• _SOURCE TEXT_
Wednesday, August 29, 2012

The Light

The bitter cold chills the tips of her fingers in to a tingling numbness
Here, waiting deep inside the depths of her mind;
It is empty and lonely; dark and frigid
She longs to be freed; by the shining white light
That could only be her truelove
But his cold piercing eyes keep her chained here
In the deep dark depths; the eternal abyss
His feigned "love" and care keeps her here
Longing for his feigned "love" and tender touch
She longs to be free; but also longs to stay
Leaving is uncertain; but staying here at least she has him
But is the vast loneliness she feels really worth all of that?
She is worth more, so much more; if only she knew it
Only then will there be freedom, from him; from this place
The light is her; and it always has been

Tuesday, August 28, 2012

We will never be

I am breaking, from the inside out
but only from love, heartache, and envy
Everything else i have seems to go so well
Move so swiftly
Except one thing; You
I love/hate the Way you make me feel
Though I love you
Don't want to lose you
Can't be without you
But I can't make you choose me
I can't make you love me; the way that I love you
Maybe now it's time to realize
That it will never be anything more
Never be what I want
I've tried to be what you need
Though that never seems to be enough
It hurts to know
You'll never love me the way you love her
It hurts to watch that
It hurts to see you so happy
When i'm not the one thats doing it
You say you love me
But i dont think you understand what you're doing to me
Maybe you do
Maybe everyone is right
And maybe now its time for me to see it

Silent Dreams

Only when I close my eyes, do I realize my bitter, cold loneliness. Somehow I cannot seem to shake the everlasting waves of hurt and deceit. Dreams are supposed to be a persons way of escaping reality, to some place better than what they know. Yet somehow when I close my eyes all I can see are the things I no longer want to think about.
The emptiness, is dark and scary. All things scattered like a broken mirror with its shards of glass strewn across the carpet. And those shards reflect every single memory is thrown back in my face. As a reminder of everything; everything that I have ever done, or something anybody has ever done to me.

• _STORED ROWS_
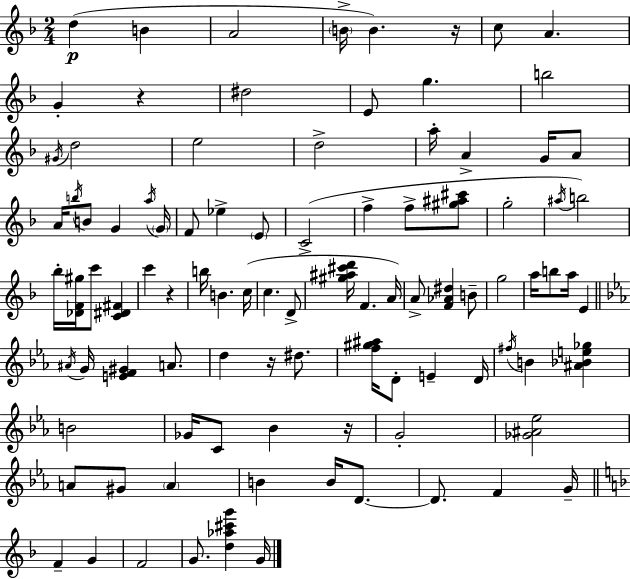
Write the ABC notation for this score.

X:1
T:Untitled
M:2/4
L:1/4
K:Dm
d B A2 B/4 B z/4 c/2 A G z ^d2 E/2 g b2 ^G/4 d2 e2 d2 a/4 A G/4 A/2 A/4 b/4 B/2 G a/4 G/4 F/2 _e E/2 C2 f f/2 [^g^a^c']/2 g2 ^a/4 b2 _b/4 [_DF^g]/4 c'/2 [C^D^F] c' z b/4 B c/4 c D/2 [^g^a^c'd']/4 F A/4 A/2 [F_A^d] B/2 g2 a/4 b/2 a/4 E ^A/4 G/4 [EF^G] A/2 d z/4 ^d/2 [f^g^a]/4 D/2 E D/4 ^f/4 B [^A_Be_g] B2 _G/4 C/2 _B z/4 G2 [_G^A_e]2 A/2 ^G/2 A B B/4 D/2 D/2 F G/4 F G F2 G/2 [d_a^c'g'] G/4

• _TASK REQUIREMENTS_
Copy out the blog posts above in full, word for word.

• _ANSWER IN FULL_
Wednesday, August 29, 2012

The Light

The bitter cold chills the tips of her fingers in to a tingling numbness
Here, waiting deep inside the depths of her mind;
It is empty and lonely; dark and frigid
She longs to be freed; by the shining white light
That could only be her truelove
But his cold piercing eyes keep her chained here
In the deep dark depths; the eternal abyss
His feigned "love" and care keeps her here
Longing for his feigned "love" and tender touch
She longs to be free; but also longs to stay
Leaving is uncertain; but staying here at least she has him
But is the vast loneliness she feels really worth all of that?
She is worth more, so much more; if only she knew it
Only then will there be freedom, from him; from this place
The light is her; and it always has been

Tuesday, August 28, 2012

We will never be

I am breaking, from the inside out
but only from love, heartache, and envy
Everything else i have seems to go so well
Move so swiftly
Except one thing; You
I love/hate the Way you make me feel
Though I love you
Don't want to lose you
Can't be without you
But I can't make you choose me
I can't make you love me; the way that I love you
Maybe now it's time to realize
That it will never be anything more
Never be what I want
I've tried to be what you need
Though that never seems to be enough
It hurts to know
You'll never love me the way you love her
It hurts to watch that
It hurts to see you so happy
When i'm not the one thats doing it
You say you love me
But i dont think you understand what you're doing to me
Maybe you do
Maybe everyone is right
And maybe now its time for me to see it

Silent Dreams

Only when I close my eyes, do I realize my bitter, cold loneliness. Somehow I cannot seem to shake the everlasting waves of hurt and deceit. Dreams are supposed to be a persons way of escaping reality, to some place better than what they know. Yet somehow when I close my eyes all I can see are the things I no longer want to think about.
The emptiness, is dark and scary. All things scattered like a broken mirror with its shards of glass strewn across the carpet. And those shards reflect every single memory is thrown back in my face. As a reminder of everything; everything that I have ever done, or something anybody has ever done to me.